Application of sensitive enzymeimmunoassay for determination of cortisol in blood plasma of yaks (Poephagus grunniens L.).

As an alternative to radioimmunoassays, a simple, highly sensitive and quick enzymeimmunoassay (EIA) for determination of cortisol in blood plasma of yaks on microtiterplates using second antibody coating technique and cortisol-horseradish peroxidase as a label has been developed. The wells of the microtiterplate were coated with affinity-purified goat IgG (antirabbit IgG) that binds the hormone specific antibody. The EIA was carried out directly in 20 microl of heat treated plasma after 1:5 dilution with PBS. The cortisol standard curve, with doses ranged from 0.4 to 100 pg/well. The sensitivity of the assay was 20 pg/ml. Cortisol standard curve in buffer showed parallelism with serially diluted yak plasma containing high endogenous cortisol. Intra- and inter-assay coefficients of variation (CV) determined using pooled plasma was found 6.58 and 11.35%, respectively. Recovery of known concentrations of added cortisol in charcoal stripped plasma was linear (r = 0.98). For biological validation of cortisol enzymeimmunoassay, the blood samples were collected from yak cows at -48 and -24h before and 0, 12, 24, 36, 48, 60, 72, 84 and 96 h after dexamethasone administration.

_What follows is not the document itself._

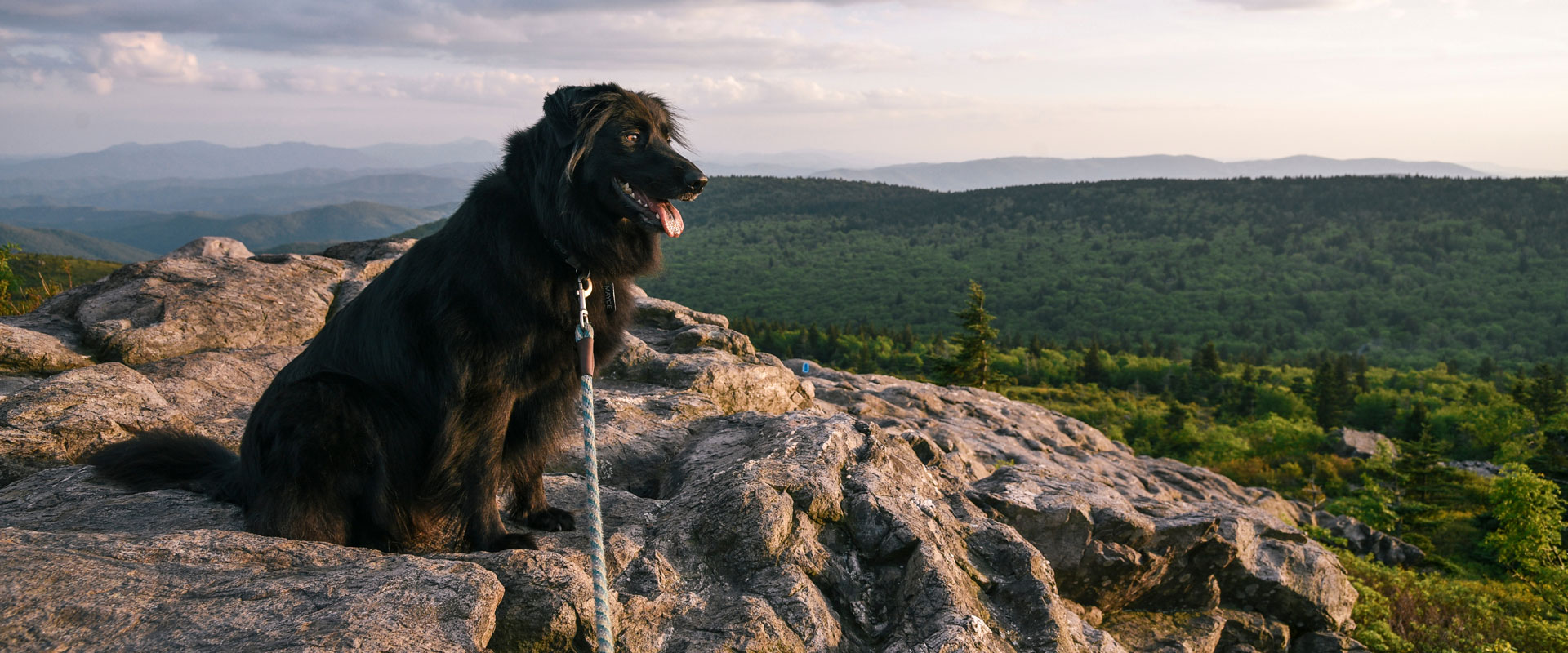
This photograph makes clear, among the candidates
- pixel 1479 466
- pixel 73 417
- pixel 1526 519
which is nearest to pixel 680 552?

The plasma cortisol before dexamethasone administration was significantly (P < 0.05) higher than after dexamethasone administration. The developed EIA was further validated biologically by estimating cortisol in peri-parturient cows beginning day 10 prior to calving till day 10 post-calving; the concentrations were along with the expected lines as reported in bovine. In conclusion, the EIA developed in this study is simple, highly sensitive, valid and sufficiently reliable method for estimation of cortisol directly in bovine plasma.